Written request 1 → Rescale the records starting at the line containing "How far from" and ending at the line containing "2.17 meters", both included, and give only those lines, requests included. Multiply every number in the answers (coordinates and distances alike) by 1.45, and round each result to the same number of decimal places as the original, with halves rounded up.

Text section →
━━━━
# Argyle Sutherland: Love it or Hate it?



## Zot! (Feb 18, 2008)

The Argyle Sutherland, in the standard green/navy combination, was always my idea of the "classic" tie. I didn't own one for a long time, but I always resolved that one day I would, and eventually I decided to "do it right" and buy one from Brooks Brothers. I never wear it.

I've come to the conclusion that this is a combination of colors that looks best in isolation. It works with a navy blazer, white shirt and khakis, and I've had limited success wearing it with navy suits. But that's pretty much it for this one.

Anyone else share my frustration?


----------



## ksinc (May 30, 2005)

I have the Green and the Red. I love them both! They look great with uni-stripes and a blazer IMHO. I don't really wear them with suits. You could probably wear them with seersucker or khaki/poplin. I'm not frustated by it, however. I tend to prefer a silk & twill BB#1 with a suit and a non-bd collar. I find the stripes in the mini BB#1 look a little odd to me with a uni-stripe OCBD. They are too similar. So, the A&S is my salvation from OCBD OCD. Well, not really. 

The red one looks good with a solid pink ocbd too, but I would agree the green one probably likes white or blue. As you probably are already aware, Brooks shows the green one with 'ecru'; which is an OCBD color I don't wear.

https://zoomcc.richfx.com.edgesuite.net/zoomcc_brooksbrothers/image/media/792E_Pink_enlarged.jpg

https://zoomcc.richfx.com.edgesuite.net/zoomcc_brooksbrothers/image/media/001E_Ecru_enlarged.jpg

I've had to resist picking up the light blue A&S too. You can keep an A&S in a desk drawer for "tie emergencies." In a pinch, it can go with a just about anything.


----------



## Zot! (Feb 18, 2008)

ksinc said:


> I have the Green and the Red. I love them both! They look great with uni-stripes and a blazer IMHO. I don't really wear them with suits. You could probably wear them with seersucker or khaki/poplin.


I should have added that I also have a burgundy one which sees much more use- suits and blazers. But that makes sense, considering burgundy is probably the "utility player" of tie colors.


----------



## Laxplayer (Apr 26, 2006)
━━━━
Available records →
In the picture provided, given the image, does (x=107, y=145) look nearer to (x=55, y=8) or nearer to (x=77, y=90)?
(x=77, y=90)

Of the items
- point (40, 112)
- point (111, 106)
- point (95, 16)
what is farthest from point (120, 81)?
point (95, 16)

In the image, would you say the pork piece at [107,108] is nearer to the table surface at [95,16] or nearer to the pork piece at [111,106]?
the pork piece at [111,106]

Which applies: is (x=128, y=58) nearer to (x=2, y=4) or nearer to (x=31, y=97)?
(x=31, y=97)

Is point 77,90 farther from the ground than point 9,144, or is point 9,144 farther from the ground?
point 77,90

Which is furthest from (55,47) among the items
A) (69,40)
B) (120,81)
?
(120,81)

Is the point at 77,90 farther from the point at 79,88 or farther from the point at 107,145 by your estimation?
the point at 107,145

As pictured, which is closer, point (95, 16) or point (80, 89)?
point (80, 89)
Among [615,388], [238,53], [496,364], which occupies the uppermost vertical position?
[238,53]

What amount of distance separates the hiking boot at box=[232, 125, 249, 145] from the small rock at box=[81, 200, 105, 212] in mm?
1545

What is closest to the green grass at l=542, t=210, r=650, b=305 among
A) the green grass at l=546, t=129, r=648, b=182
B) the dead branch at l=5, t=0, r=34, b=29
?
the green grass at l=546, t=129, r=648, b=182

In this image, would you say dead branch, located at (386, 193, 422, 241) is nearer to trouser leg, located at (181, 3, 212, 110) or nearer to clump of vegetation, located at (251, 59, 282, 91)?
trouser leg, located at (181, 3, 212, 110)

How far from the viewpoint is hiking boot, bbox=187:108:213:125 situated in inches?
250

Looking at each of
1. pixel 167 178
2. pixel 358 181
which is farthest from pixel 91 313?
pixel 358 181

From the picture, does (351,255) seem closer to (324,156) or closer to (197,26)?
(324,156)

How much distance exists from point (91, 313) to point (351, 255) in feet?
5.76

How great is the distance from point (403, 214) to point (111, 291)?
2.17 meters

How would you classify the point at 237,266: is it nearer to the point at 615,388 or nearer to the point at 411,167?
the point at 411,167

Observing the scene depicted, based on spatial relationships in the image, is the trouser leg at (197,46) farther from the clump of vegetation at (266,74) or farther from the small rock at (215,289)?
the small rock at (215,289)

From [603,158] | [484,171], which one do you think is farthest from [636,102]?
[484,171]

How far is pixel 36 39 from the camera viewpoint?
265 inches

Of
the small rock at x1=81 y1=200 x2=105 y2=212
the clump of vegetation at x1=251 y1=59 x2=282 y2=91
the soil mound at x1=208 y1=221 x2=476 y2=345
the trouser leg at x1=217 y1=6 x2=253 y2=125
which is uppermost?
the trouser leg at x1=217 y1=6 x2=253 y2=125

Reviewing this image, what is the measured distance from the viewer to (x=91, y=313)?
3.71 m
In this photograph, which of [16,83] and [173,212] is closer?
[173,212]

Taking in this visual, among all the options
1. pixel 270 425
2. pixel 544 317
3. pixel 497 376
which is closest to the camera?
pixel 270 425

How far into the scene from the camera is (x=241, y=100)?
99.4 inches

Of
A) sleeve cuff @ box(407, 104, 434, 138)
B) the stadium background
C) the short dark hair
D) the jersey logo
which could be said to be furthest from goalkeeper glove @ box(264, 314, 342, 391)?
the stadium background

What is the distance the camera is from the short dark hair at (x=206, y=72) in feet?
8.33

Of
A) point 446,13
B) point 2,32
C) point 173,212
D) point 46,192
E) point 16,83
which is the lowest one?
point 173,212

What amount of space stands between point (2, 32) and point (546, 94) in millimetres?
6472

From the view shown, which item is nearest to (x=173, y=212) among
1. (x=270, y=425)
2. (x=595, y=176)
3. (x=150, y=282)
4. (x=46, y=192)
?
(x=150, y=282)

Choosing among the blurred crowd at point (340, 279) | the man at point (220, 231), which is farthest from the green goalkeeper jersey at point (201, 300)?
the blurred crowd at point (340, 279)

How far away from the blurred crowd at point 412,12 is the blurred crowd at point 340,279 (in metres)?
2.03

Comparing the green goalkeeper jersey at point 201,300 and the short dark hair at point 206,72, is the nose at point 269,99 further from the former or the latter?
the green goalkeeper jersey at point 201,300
━━━━
Written request 2 → Translate this sentence from the forum thread on the Argyle Sutherland tie into Spanish: "I've come to the conclusion that this is a combination of colors that looks best in isolation."

Task result 1 →
How far from the viewpoint is hiking boot, bbox=187:108:213:125 situated in inches?
363

Looking at each of
1. pixel 167 178
2. pixel 358 181
which is farthest from pixel 91 313?
pixel 519 262

From the picture, does (351,255) seem closer to (324,156) or closer to (197,26)?
(470,226)

How much distance exists from point (91, 313) to point (351, 255) in feet?
8.35

How great is the distance from point (403, 214) to point (111, 291)?
3.15 meters

Task result 2 → He llegado a la conclusión de que esta es una combinación de colores que luce mejor aislada.